##### Text zur Analyse

Verwaltungsrecht

Erfolgloser Antrag auf Zulassung der Berufung

Aktenzeichen  9 ZB 19.31838

Datum:
3.6.2019
Rechtsgebiet:
Fundstelle:
BeckRS – 2019, 13840
Gerichtsart:
VGH
Gerichtsort:
München
Rechtsweg:
Verwaltungsgerichtsbarkeit
Normen:
AsylG § 78 Abs. 3

 

Leitsatz

Art. 103 Abs. 1 GG statuiert weder eine allgemeine Frage- und Aufklärungspflicht noch erwächst den Prozessbeteiligten ein Anspruch darauf, dass das Gericht von sich aus Beweis erhebt.  (Rn. 5) (redaktioneller Leitsatz)

Verfahrensgang

B 4 K 17.32403 2019-03-25 Ent VGBAYREUTH VG Bayreuth

Tenor

I. Der Antrag auf Zulassung der Berufung wird abgelehnt.
II. Der Kläger hat die Kosten des Zulassungsverfahrens zu tragen.
Gerichtskosten werden nicht erhoben.

Gründe

Der Antrag auf Zulassung der Berufung hat keinen Erfolg.
1. Der behauptete Verstoß gegen das rechtliche Gehör liegt nicht vor (§ 78 Abs. 3 Nr. 3 AsylG i.V.m. § 138 Nr. 3 VwGO, Art. 103 Abs. 1 GG).
Das rechtliche Gehör als prozessuales Grundrecht (Art. 103 Abs. 1 GG) sichert den Parteien ein Recht auf Information, Äußerung und Berücksichtigung mit der Folge, dass sie ihr Verhalten eigenbestimmt und situationsspezifisch gestalten können, insbesondere, dass sie mit ihren Ausführungen und Anträgen gehört werden. Das Gericht hat sich mit den wesentlichen Argumenten des Klagevortrags zu befassen, wenn sie entscheidungserheblich sind. Ein Verstoß gegen Art. 103 Abs. 1 GG kann jedoch nur dann festgestellt werden, wenn sich aus besonderen Umständen klar ergibt, dass das Gericht dieser Pflicht nicht nachgekommen ist (vgl. BayVGH, B.v. 19.10.2018 – 9 ZB 16.30023 – juris Rn. 10).

##########
##### Eingabedaten

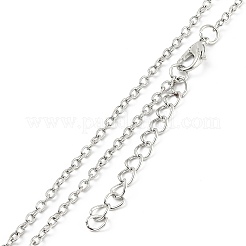 Résine alliage pendentifs&nbsp;NJEW-B0003-09P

##########

— Zu erledigende Aufgaben —
**a)** Nennen Sie alle Rechte, die das rechtliche Gehör den Parteien laut dem Text zur Analyse sichert.
**b)** Wer hat laut dem Text zur Analyse die Kosten des Zulassungsverfahrens zu tragen?

— Ergebnisse je Aufgabe —
**a)** Information, Äußerung und Berücksichtigung

**b)** Der Kläger trägt die Kosten des Zulassungsverfahrens.